The IRA – which I was critical of at the time of its passage due to being a watered-down version of the Build Back Better proposal before it – turned out to be a stunningly effective law. Unfortunately, a vulnerability of the law has always been that its effects would take time to be noticeable, focused as it was on building new infrastructure and manufacturing – things that can’t just pop up overnight. In the hands of the second Trump administration, it feels likely that the IRA will be strangled in its cradle, and of course, there’s no hope for any new climate legislation on the horizon.

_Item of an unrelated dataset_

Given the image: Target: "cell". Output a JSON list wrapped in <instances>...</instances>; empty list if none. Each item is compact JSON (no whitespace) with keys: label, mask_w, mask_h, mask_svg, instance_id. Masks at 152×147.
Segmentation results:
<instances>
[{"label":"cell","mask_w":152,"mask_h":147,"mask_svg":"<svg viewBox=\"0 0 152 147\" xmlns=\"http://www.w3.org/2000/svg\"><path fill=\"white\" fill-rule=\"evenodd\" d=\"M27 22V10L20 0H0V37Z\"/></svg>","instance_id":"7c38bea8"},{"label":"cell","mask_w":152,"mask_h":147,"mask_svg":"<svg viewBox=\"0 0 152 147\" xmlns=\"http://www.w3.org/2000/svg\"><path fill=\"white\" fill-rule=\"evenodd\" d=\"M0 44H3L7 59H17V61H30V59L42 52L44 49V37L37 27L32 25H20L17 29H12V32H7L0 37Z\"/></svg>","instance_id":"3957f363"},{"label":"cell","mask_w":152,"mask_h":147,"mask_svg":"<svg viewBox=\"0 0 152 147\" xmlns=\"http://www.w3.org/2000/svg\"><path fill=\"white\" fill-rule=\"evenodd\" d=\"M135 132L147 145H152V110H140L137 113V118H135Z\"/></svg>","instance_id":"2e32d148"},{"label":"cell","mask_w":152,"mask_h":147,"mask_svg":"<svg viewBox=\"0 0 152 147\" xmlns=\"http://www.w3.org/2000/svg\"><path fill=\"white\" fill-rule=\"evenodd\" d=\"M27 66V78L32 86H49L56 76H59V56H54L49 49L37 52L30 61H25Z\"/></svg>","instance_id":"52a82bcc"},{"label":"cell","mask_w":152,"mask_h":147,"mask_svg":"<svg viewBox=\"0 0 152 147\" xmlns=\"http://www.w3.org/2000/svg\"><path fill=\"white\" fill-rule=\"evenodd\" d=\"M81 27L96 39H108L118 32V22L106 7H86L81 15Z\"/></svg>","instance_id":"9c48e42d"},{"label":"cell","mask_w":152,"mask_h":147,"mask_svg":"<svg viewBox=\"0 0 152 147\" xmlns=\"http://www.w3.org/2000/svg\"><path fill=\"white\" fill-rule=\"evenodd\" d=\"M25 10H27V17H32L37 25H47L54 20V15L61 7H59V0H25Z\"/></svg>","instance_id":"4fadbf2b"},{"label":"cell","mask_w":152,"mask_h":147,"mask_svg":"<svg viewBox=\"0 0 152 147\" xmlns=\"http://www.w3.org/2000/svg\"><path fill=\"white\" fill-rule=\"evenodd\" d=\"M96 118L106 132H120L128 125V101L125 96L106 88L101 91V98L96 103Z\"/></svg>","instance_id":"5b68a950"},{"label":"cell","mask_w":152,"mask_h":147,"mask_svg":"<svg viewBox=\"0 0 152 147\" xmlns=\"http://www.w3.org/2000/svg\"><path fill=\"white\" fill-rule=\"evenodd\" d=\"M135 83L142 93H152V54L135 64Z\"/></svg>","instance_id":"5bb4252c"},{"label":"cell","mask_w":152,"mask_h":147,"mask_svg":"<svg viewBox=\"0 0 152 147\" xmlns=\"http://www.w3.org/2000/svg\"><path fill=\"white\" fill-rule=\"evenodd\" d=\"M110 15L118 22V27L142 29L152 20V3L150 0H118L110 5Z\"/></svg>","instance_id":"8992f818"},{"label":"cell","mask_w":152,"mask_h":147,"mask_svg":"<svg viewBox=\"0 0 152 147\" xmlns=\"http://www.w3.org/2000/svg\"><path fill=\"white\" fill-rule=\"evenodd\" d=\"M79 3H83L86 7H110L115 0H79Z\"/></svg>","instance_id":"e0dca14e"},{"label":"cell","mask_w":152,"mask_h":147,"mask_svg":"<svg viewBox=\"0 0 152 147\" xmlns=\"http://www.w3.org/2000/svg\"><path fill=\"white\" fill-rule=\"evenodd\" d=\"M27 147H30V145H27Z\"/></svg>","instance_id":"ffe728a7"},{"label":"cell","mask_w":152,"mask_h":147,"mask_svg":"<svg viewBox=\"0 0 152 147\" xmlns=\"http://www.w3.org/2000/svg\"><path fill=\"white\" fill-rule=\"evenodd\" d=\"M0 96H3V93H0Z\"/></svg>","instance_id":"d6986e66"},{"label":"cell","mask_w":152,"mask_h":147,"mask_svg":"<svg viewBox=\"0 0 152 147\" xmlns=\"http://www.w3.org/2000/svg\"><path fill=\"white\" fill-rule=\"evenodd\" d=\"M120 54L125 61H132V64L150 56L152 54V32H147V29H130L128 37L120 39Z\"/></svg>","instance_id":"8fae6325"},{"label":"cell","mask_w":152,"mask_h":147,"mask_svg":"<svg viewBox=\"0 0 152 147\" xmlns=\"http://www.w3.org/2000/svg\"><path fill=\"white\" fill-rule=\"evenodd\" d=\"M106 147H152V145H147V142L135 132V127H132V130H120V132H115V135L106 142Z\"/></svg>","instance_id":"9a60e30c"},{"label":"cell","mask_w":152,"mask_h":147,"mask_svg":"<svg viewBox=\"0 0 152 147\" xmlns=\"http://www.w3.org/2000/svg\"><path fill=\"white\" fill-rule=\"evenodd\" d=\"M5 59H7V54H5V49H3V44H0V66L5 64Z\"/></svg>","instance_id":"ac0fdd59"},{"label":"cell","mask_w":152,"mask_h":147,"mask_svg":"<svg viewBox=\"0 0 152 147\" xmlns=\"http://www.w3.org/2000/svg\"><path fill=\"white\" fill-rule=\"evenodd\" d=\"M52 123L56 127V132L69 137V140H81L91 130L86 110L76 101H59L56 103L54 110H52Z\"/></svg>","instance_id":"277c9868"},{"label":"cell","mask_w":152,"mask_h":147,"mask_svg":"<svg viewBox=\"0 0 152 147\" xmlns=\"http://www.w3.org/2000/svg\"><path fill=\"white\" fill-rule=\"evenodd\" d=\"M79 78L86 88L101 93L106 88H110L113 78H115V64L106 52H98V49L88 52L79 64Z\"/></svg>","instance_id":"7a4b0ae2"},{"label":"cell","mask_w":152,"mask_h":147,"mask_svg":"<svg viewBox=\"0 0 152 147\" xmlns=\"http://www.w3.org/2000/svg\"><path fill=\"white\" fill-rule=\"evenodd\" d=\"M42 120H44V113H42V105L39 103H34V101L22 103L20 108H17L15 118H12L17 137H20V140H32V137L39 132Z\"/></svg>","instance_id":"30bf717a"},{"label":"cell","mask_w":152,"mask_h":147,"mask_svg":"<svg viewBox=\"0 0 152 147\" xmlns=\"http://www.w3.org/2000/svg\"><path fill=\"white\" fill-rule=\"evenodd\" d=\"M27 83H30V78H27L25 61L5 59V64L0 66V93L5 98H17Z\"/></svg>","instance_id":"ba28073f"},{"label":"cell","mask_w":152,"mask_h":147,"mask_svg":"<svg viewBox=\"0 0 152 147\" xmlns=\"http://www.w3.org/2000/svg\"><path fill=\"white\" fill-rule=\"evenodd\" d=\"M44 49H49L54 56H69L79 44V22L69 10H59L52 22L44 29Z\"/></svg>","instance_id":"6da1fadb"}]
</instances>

One of the splashier executive orders declares that the United States is, once again, out of the Paris Climate Accords. Although I don’t want to downplay the significance of the act – one more move toward isolationism and withdrawal from the world stage, alongside other foolish moves like withdrawing from the World Health Organization and antagonizing long-term allies like Canada and Greenland – the fact is that our relationship to Paris was already like the relationship between Schrödinger’s cat and the Geiger counter. Trump already withdrew us once before, in his first term, and as a result it’s not like any other country could take our commitment seriously in the future anyway. At least we are in good company, alongside Iran, Libya, and Yemen.
We are, it’s true, in the middle of an energy emergency – but the Trump administration’s actions are only set to exacerbate it. Instead of facing the bare facts in front of us – that we are buffeted from all sides by extreme weather, from Hurricane Helene in the east to wildfires in the west, that 2024 was the hottest year on record and 2023 had been the hottest year before that, that we are on pace to increase the temperature of the planet by seven degrees Fahrenheit by the end of the century – the policy of the U.S. federal government is to plug up its ears, screw up its face, and a look for a way to bring those temperatures up even higher.
Many of these actions will be challenged in court, but that’s not enough. If we give a damn about our Mother, like we’ve said on all those bumper stickers, Pagans need to be out in force supporting environmental movements over the next four years.